**RECORDS TO PROCESS**:
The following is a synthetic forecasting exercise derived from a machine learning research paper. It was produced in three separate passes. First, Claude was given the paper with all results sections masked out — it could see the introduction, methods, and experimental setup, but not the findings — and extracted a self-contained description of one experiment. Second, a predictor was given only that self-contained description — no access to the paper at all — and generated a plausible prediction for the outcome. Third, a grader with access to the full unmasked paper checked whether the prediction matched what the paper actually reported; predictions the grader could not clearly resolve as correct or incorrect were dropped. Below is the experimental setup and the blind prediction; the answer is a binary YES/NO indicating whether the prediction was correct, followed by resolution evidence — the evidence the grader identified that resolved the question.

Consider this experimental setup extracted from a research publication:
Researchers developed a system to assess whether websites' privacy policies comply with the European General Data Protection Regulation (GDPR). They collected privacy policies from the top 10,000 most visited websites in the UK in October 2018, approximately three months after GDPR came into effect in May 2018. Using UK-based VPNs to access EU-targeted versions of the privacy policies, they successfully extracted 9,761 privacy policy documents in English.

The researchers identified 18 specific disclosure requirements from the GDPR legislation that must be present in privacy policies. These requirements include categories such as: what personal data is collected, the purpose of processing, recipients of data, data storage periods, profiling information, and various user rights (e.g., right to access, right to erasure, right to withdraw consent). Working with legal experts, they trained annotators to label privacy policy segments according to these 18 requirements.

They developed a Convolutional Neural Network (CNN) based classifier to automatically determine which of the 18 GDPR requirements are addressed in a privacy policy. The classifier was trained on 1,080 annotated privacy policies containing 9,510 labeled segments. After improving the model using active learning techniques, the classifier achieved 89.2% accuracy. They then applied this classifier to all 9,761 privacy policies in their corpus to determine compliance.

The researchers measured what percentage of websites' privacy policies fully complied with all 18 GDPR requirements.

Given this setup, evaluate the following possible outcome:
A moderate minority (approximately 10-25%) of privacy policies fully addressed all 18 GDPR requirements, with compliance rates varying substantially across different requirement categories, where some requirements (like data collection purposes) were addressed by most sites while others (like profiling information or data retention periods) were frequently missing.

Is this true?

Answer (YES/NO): NO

**YOUR OBJECTIVE**: All the data above should be set down a second time, exactly.

**ANSWER BOX**:
The following is a synthetic forecasting exercise derived from a machine learning research paper. It was produced in three separate passes. First, Claude was given the paper with all results sections masked out — it could see the introduction, methods, and experimental setup, but not the findings — and extracted a self-contained description of one experiment. Second, a predictor was given only that self-contained description — no access to the paper at all — and generated a plausible prediction for the outcome. Third, a grader with access to the full unmasked paper checked whether the prediction matched what the paper actually reported; predictions the grader could not clearly resolve as correct or incorrect were dropped. Below is the experimental setup and the blind prediction; the answer is a binary YES/NO indicating whether the prediction was correct, followed by resolution evidence — the evidence the grader identified that resolved the question.

Consider this experimental setup extracted from a research publication:
Researchers developed a system to assess whether websites' privacy policies comply with the European General Data Protection Regulation (GDPR). They collected privacy policies from the top 10,000 most visited websites in the UK in October 2018, approximately three months after GDPR came into effect in May 2018. Using UK-based VPNs to access EU-targeted versions of the privacy policies, they successfully extracted 9,761 privacy policy documents in English.

The researchers identified 18 specific disclosure requirements from the GDPR legislation that must be present in privacy policies. These requirements include categories such as: what personal data is collected, the purpose of processing, recipients of data, data storage periods, profiling information, and various user rights (e.g., right to access, right to erasure, right to withdraw consent). Working with legal experts, they trained annotators to label privacy policy segments according to these 18 requirements.

They developed a Convolutional Neural Network (CNN) based classifier to automatically determine which of the 18 GDPR requirements are addressed in a privacy policy. The classifier was trained on 1,080 annotated privacy policies containing 9,510 labeled segments. After improving the model using active learning techniques, the classifier achieved 89.2% accuracy. They then applied this classifier to all 9,761 privacy policies in their corpus to determine compliance.

The researchers measured what percentage of websites' privacy policies fully complied with all 18 GDPR requirements.

Given this setup, evaluate the following possible outcome:
A moderate minority (approximately 10-25%) of privacy policies fully addressed all 18 GDPR requirements, with compliance rates varying substantially across different requirement categories, where some requirements (like data collection purposes) were addressed by most sites while others (like profiling information or data retention periods) were frequently missing.

Is this true?

Answer (YES/NO): NO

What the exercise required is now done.